Boyes a ajouté que l'opération, que les États-Unis et Israël prétendaient viser à éliminer un obstacle au confinement du programme nucléaire iranien, a en réalité réintroduit avec force le facteur religieux dans les équations du conflit dans la région, car la confrontation n'était plus seulement un conflit de dissuasion militaire, mais s'était transformée en un conflit d'identité, de doctrine et de vengeance.
Dans ce contexte, l'auteur interprète l'appel à la « vengeance » du président iranien Massoud Pezeshkian comme le signe d'une possible escalade de grande ampleur qui dépasse le cadre de réponses limitées, en particulier après la déclaration de Khamenei comme martyr, ce qui pourrait inciter davantage les groupes pro-iraniens à mener des attaques de représailles.

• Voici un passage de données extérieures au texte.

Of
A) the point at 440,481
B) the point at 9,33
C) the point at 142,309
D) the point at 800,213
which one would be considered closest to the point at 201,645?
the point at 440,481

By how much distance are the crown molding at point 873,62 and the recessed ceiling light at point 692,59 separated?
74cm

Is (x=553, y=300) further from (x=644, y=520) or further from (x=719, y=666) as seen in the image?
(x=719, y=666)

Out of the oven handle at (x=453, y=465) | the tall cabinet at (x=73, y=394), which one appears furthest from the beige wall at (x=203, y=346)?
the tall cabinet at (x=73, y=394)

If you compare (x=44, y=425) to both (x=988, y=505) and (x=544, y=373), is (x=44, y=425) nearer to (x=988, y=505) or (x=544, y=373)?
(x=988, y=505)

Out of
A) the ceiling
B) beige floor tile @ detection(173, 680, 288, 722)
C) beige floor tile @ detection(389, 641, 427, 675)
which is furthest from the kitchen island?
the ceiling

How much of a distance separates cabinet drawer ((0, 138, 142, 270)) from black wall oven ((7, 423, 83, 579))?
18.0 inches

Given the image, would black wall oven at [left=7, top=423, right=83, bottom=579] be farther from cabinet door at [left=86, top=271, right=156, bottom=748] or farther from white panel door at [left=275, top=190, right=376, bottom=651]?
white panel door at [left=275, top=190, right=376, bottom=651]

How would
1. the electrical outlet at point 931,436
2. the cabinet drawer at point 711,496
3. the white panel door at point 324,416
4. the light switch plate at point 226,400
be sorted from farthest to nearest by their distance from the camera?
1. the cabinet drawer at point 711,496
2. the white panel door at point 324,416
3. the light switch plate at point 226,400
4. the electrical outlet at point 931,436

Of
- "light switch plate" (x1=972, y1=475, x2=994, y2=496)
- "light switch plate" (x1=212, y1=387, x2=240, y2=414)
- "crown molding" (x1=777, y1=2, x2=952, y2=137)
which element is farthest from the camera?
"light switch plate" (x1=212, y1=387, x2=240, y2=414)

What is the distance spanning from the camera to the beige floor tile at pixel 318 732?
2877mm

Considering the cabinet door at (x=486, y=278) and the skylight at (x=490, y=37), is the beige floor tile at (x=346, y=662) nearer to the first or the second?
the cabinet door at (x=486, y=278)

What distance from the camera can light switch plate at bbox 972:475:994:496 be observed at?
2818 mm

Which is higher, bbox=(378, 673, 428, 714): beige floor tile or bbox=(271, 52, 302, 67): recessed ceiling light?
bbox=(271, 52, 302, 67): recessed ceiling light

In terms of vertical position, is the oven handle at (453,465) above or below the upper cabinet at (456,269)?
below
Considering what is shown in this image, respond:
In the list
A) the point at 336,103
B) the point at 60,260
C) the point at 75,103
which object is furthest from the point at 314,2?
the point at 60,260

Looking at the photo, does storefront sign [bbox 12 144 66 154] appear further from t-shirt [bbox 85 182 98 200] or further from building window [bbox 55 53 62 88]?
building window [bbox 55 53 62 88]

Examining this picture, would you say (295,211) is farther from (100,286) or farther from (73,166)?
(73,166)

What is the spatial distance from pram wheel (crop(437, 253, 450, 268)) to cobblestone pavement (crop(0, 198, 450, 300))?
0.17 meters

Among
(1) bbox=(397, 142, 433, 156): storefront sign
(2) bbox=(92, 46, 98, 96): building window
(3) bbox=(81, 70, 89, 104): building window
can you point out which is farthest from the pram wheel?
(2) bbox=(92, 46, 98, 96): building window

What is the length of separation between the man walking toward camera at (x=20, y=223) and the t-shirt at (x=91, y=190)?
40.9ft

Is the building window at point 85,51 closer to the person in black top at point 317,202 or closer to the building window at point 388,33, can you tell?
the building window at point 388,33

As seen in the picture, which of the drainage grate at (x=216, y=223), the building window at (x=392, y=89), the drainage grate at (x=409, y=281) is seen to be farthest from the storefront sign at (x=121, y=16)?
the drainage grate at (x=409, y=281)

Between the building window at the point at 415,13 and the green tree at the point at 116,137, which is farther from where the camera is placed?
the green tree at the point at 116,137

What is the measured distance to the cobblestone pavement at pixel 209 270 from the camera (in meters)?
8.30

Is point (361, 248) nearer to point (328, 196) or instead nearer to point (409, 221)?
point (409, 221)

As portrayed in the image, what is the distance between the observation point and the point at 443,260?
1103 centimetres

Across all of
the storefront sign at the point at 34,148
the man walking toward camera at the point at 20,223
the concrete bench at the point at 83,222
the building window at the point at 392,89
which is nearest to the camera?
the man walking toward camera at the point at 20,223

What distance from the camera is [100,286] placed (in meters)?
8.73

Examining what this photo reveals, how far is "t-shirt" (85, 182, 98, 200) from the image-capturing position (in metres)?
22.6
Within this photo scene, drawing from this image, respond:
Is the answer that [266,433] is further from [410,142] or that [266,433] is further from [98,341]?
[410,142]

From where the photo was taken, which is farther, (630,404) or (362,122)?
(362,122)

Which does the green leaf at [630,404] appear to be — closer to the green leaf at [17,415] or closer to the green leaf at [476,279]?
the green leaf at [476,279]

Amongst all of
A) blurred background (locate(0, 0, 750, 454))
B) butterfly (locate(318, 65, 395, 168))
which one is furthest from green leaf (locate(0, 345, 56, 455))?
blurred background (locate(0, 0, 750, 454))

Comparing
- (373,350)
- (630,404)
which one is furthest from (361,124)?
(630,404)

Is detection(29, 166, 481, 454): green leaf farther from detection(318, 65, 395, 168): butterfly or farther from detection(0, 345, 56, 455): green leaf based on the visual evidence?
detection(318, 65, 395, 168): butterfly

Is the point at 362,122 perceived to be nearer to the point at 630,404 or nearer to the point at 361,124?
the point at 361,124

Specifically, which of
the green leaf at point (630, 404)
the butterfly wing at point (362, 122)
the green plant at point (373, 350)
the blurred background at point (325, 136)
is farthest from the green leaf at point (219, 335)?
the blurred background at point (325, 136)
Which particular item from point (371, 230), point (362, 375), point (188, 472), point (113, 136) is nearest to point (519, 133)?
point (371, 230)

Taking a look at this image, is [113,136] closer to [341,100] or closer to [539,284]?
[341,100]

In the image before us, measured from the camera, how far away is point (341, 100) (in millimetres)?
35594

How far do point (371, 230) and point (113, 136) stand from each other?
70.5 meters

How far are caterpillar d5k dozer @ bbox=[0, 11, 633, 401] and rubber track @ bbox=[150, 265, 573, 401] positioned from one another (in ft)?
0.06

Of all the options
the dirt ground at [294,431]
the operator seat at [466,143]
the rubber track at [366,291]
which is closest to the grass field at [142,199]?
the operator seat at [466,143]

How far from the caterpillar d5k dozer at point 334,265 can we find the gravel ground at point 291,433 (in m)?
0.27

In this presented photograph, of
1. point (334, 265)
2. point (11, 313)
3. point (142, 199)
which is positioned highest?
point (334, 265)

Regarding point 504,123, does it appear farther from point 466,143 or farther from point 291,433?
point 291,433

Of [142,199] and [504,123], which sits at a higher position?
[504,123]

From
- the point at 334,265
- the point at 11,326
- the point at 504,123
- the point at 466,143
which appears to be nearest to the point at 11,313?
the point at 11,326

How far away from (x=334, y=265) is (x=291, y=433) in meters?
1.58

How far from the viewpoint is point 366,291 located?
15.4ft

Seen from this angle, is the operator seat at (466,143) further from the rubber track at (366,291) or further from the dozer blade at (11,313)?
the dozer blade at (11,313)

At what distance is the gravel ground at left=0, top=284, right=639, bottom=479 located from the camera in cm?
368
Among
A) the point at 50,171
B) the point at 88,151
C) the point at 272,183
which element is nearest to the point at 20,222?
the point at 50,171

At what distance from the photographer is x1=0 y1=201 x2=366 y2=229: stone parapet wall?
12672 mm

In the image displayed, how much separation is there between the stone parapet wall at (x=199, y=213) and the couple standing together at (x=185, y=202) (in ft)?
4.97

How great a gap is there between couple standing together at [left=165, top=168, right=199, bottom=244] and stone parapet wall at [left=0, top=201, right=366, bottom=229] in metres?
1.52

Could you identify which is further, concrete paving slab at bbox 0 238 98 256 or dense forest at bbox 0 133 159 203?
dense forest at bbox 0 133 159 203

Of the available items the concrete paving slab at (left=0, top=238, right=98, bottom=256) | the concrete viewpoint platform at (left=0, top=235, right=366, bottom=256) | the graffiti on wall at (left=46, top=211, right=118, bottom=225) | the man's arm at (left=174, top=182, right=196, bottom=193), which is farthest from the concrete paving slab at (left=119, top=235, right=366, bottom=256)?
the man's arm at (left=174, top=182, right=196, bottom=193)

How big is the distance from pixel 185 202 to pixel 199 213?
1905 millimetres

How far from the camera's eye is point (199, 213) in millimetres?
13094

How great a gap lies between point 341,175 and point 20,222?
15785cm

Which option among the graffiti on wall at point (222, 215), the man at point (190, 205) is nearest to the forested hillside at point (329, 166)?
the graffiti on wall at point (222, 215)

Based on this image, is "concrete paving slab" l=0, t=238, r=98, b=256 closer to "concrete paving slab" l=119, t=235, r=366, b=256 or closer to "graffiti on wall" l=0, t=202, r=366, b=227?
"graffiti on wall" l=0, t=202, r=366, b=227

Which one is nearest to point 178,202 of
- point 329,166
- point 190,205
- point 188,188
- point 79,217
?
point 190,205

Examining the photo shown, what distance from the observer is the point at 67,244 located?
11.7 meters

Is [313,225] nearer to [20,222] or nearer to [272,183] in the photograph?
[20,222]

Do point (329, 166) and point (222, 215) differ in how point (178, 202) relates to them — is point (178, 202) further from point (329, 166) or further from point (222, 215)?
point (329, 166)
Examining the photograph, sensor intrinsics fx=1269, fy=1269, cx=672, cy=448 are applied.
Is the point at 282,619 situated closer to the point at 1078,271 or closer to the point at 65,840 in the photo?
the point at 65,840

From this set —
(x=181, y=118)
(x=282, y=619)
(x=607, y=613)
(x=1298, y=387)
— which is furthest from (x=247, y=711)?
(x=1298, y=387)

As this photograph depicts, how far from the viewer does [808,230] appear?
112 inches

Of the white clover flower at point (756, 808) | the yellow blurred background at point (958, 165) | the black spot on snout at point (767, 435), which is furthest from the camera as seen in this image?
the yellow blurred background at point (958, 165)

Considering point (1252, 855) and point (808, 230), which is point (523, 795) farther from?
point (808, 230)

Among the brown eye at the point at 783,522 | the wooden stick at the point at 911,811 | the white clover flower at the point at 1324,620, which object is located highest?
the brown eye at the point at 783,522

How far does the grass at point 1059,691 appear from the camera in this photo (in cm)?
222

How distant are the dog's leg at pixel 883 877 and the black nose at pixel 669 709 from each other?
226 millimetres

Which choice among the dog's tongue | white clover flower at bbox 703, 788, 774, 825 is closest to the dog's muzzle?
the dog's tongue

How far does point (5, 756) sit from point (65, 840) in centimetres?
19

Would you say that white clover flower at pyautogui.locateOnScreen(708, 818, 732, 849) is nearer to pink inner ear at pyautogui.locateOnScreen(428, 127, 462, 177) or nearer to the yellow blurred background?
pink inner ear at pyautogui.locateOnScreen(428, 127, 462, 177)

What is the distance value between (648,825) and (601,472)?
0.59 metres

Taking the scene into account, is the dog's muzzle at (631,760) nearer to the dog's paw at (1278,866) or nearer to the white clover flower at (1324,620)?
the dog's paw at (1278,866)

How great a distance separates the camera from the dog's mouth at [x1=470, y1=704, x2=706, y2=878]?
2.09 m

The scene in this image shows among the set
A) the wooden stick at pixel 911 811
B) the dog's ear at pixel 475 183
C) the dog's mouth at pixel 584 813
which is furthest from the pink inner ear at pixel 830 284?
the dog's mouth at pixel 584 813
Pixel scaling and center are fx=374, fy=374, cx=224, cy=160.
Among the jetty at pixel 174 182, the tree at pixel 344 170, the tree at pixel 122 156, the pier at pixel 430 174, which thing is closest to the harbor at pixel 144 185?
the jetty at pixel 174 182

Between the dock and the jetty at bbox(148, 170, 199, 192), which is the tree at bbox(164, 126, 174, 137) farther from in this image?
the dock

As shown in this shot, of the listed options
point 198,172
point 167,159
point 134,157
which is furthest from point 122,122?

Malgré les propos de certains anciens responsables américains évoquant une opportunité historique de changement politique en Iran, l'auteur souligne que le chemin vers une transformation démocratique reste complexe et exige avant tout l'unification des forces d'opposition iraniennes autour d'un programme politique commun.
Boyes a relevé des points de convergence entre les arguments de Reza Pahlavi, fils du défunt Shah d'Iran, et de Maryam Rajavi, dirigeante du Conseil national de la résistance iranienne, sur des questions telles que la séparation de la religion et de la politique, l'élargissement des droits des femmes, l'implication des jeunes dans la vie politique et le démantèlement de l'influence des Gardiens de la révolution et des groupes armés qui leur sont associés.
Selon Boyce, toute transformation politique en Iran reste tributaire de la position des Gardiens de la révolution, qui ont bénéficié pendant des décennies d'une influence économique et politique considérable en tant que bras armé légitime d'un pouvoir théocratique absolu. Cependant, cette hypothèse a commencé à s'effriter avec l'assassinat de Khamenei, la chaîne de commandement au sein du régime s'étant de facto effondrée, même si le régime lui-même n'est pas encore tombé.
En conséquence, Boyes estime que les officiers de la Garde révolutionnaire sont aujourd'hui confrontés à un choix crucial : soit abandonner un système politique dysfonctionnel qui leur a assuré une vie stable au sein de l'économie de la violence, soit ignorer la transformation en cours et attendre un éventuel moment de vérité dans une nouvelle phase politique.
L'auteur conclut que le régime iranien n'est pas encore tombé, mais que l'assassinat du Guide suprême pourrait être l'élément déclencheur qui redessine les contours du conflit dans la région et place l'avenir de la République islamique face à des scénarios inédits.